今シーズンのカープの勝利数は12球団一
広島東洋カープが強いですね。
前田健太投手がメジャーに行ったので、
戦力が落ちるかと思いきや、
若手ピッチャーの台頭や切れ目ない打線の活躍で、
気づけば首位を独走していました。
娘の影響でヤクルトスワローズを応援している私は、
最初の頃は、カープの快進撃を苦々しく思っていました。
でも、近ごろでは「あっぱれな戦い方をしてる」と拍手しています。
優勝マジック1になってからは、ちょっと足踏み状態ですが、
25年振りの劇的な瞬間が見られるかも知れません。
私を野球ファンに変えた伝説の試合
年齢がばれてしまいますが、昔の話をします。
いまから37年前の昭和54(1979)年、
私は中学2年生でした。
どちらかというと頭でっかちで運動神経がイマイチなので、
野球にはほとんど興味がなかったんですよ。
たまに母や姉と高校野球のTV中継を観て、
地元のチームを応援していたんですが。
当時の私はいろんな事情からいじめに遭っており、
そのせいで投げやりな性格になっていました。
唯一、勉強の成績だけは自慢できるものでしたが、
逆にそれが生意気だとバッシングされ、
様々な言葉で罵倒される日々が続いていたんです。
ときには暴力を受けることさえありました。
学校に行きたくないと親に訴えても、
ただ「我慢しなさい」と言われるだけで、
解決の糸口は見つかりませんでした。
それならもう、家出をしてやろうと思い、
私は荷物をまとめて計画を実行しようとしました。
ところが運悪く、
社会科担当の男性教師に見つかってしまったんですよ。
そのT先生はクラスメートの家に用事があったんですが、
幸か不幸か、捕まってお説教をされてしまいました。
T先生「○○、そんなに荷物を抱えてどうしたんだ?」
私「せ、先生には関係ありません!どこ行こうと私の勝手じゃないですか!」
T先生「家出なんてしてもろくなことはないぞ。
お前は頭がいいんだから、いじめに負けない方法を考えればいいじゃないか」
私「・・・そんなの、わかりません」
T先生「じゃあ、おれが宿題を出してやる。

• 必要な作業:
(a) カープと中学時代の回想の文章について、次の(i)〜(iii)が内容と合っているか判定し、それぞれ「はい」か「いいえ」で答えたうえで、決め手となる文章中の語句をそのまま引用すること。
(i) 筆者は娘の影響で広島東洋カープを応援している。
(ii) 昭和54年当時、筆者は中学2年生だった。
(iii) 家出しようとした筆者を見つけたのは、社会科担当の男性教師だった。
(b) カープと中学時代の回想の文章を、最後の一文の後から書き継いでください。

• 提供情報:

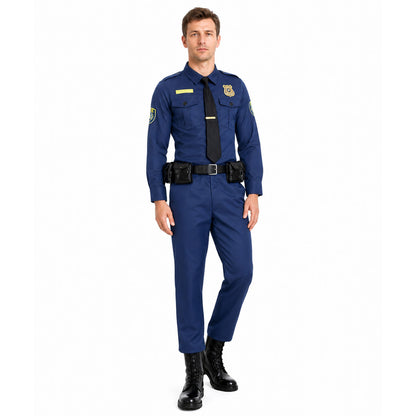 Police Costume from Zootopia with Accessories Costume Accessories detail
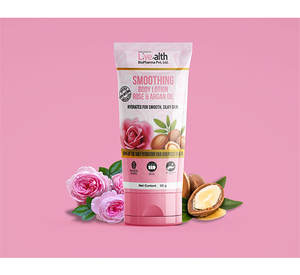 Loción Corporal Premium de Rosa y Aceite de Argán para una Hidratación Profunda, Brillo Natural, Aroma Suave a Rosa, Piel Suave y Sensación No Grasosa - Product Image 3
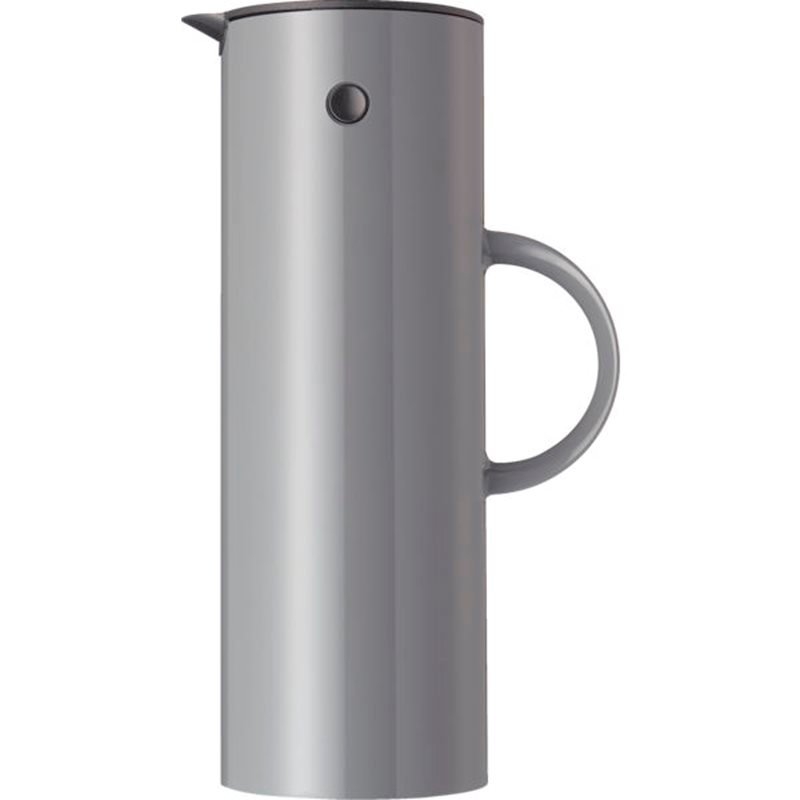 Stelton EM77 Termokande 1L i Granitgrå - Klassisk Design!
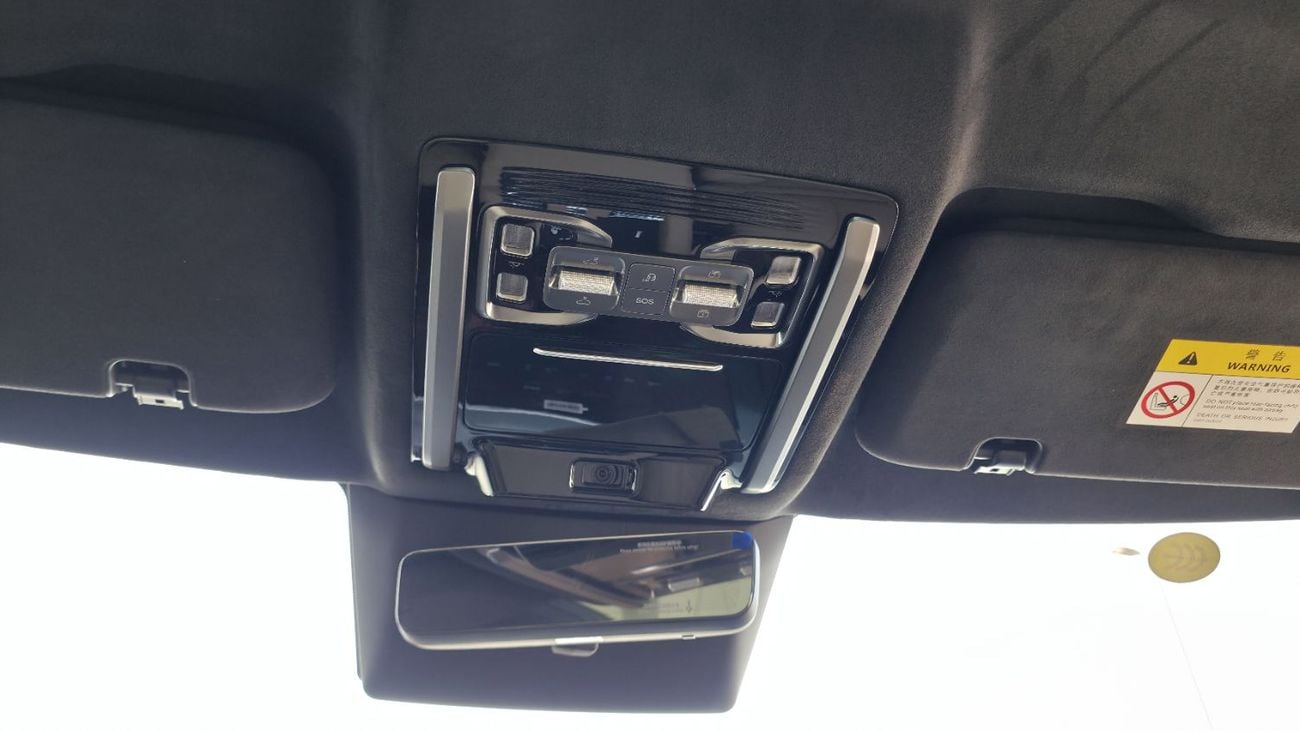 BYD Leopard 8 BYD Leopard 8 Smart and Brave Flagship Edition (7 Seats) with master account (EXPORT)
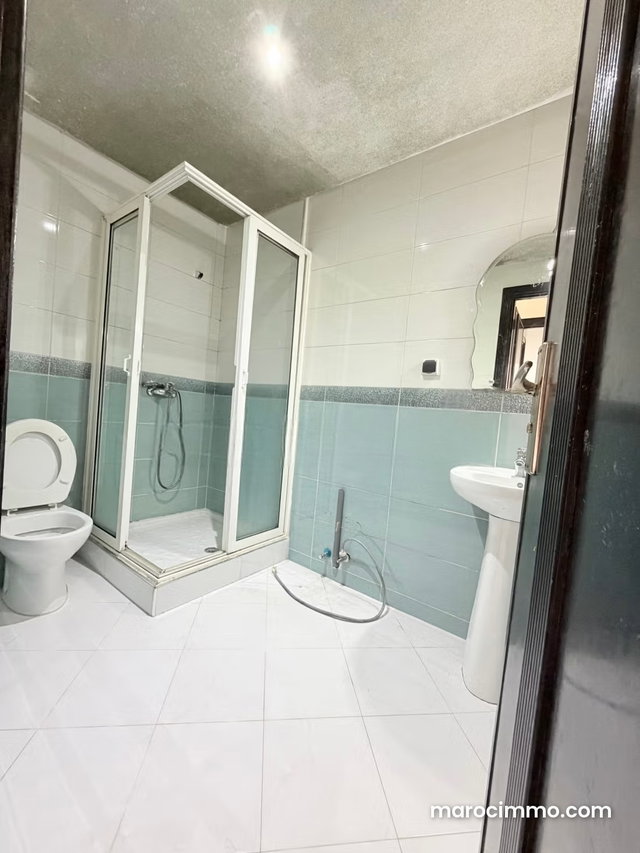 Beautiful apartment for rent in Belvédère. 90 m² surface. Terrace and elevator — 4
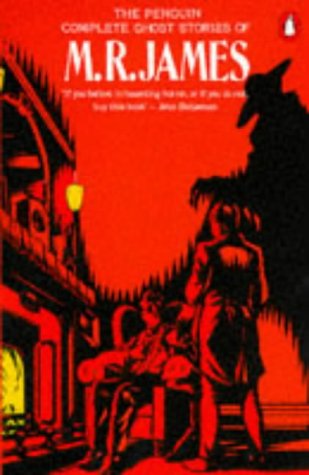 The Penguin Complete Ghost Stories of M. R. James Cover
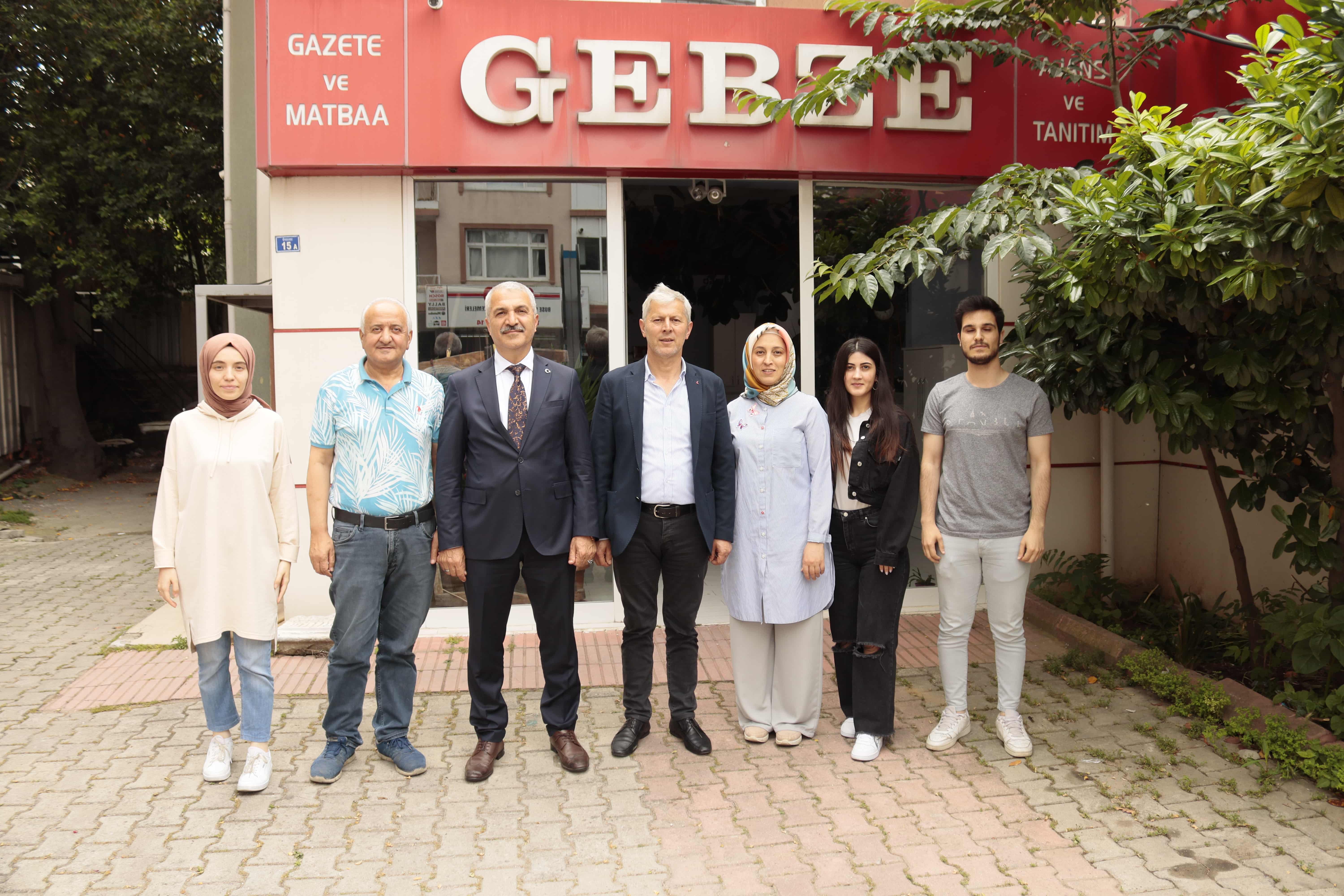 İL OLMAK GEBZE’YE ÇOK YAKIŞIR İL OLMAK GEBZE’YE ÇOK YAKIŞIR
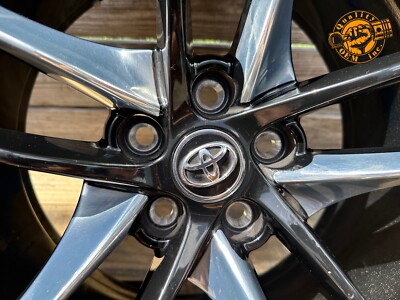 2020-2025 TOYOTA SUPRA GR REAR FACTORY ALLOY WHEEL RIM 10Jx19 R19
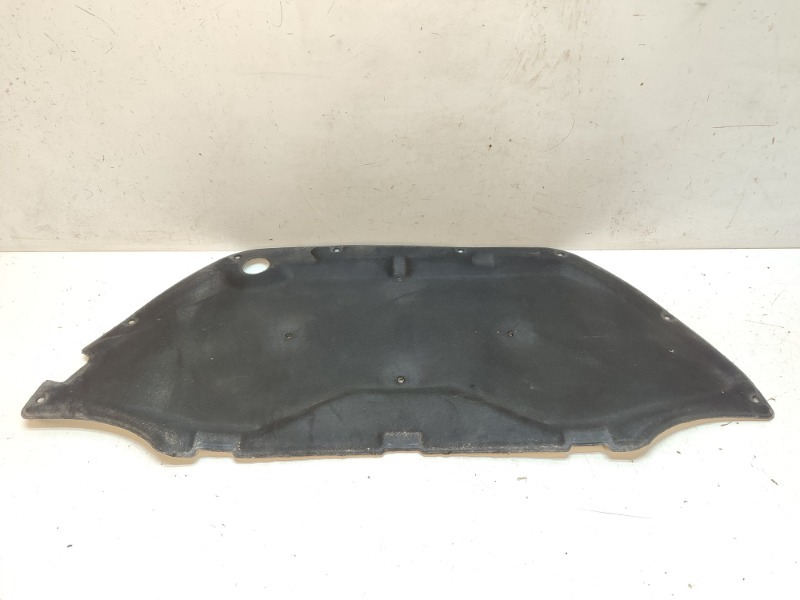 Шумоизоляция капота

• 順番どおりの回答:
(a)
(i) いいえ。「娘の影響でヤクルトスワローズを応援している私は」
(ii) はい。「私は中学2年生でした」
(iii) はい。「社会科担当の男性教師に見つかってしまったんですよ」

(b)
いまからうちに帰ってTVを観ろ。広島と近鉄の試合をやっているはずだ。
観たら、その感想文を書いて持って来い」
プロ野球の試合を観るのが宿題だとは、
なんとも珍妙な話ですが、
あとになってT先生の言った意味がよくわかりました。
この日、昭和54(1979)年11月4日は、
球史に残る名勝負の「江夏の21球」があった日なんです。
これは本当にすごい試合でした。
野球のことなんてまったくわからなかった私にも、
すごい緊迫感がブラウン管から伝わってきて、
感動で胸が震えましたね。
江夏が抑えきれば広島、
紙一重で優勝が決まる非常にスリリングな内容だったんです。
結果は4-3で広島が球団史上初の日本一に輝いたんですが、
私はT先生に出されたミッションをクリアしなければならないので、
両球団の歴史を野球オタクの従兄弟に聞きました。
従兄弟はジャイアンツファンですが、
広島と近鉄についていろいろと説明してくれました。
彼の話によれば・・・
どちらもかつては、
「リーグのお荷物」と言われるほどの弱小球団だったんです。
何も知らない私は、最初から強いチームだと思っていたので、
その意外さに驚きました。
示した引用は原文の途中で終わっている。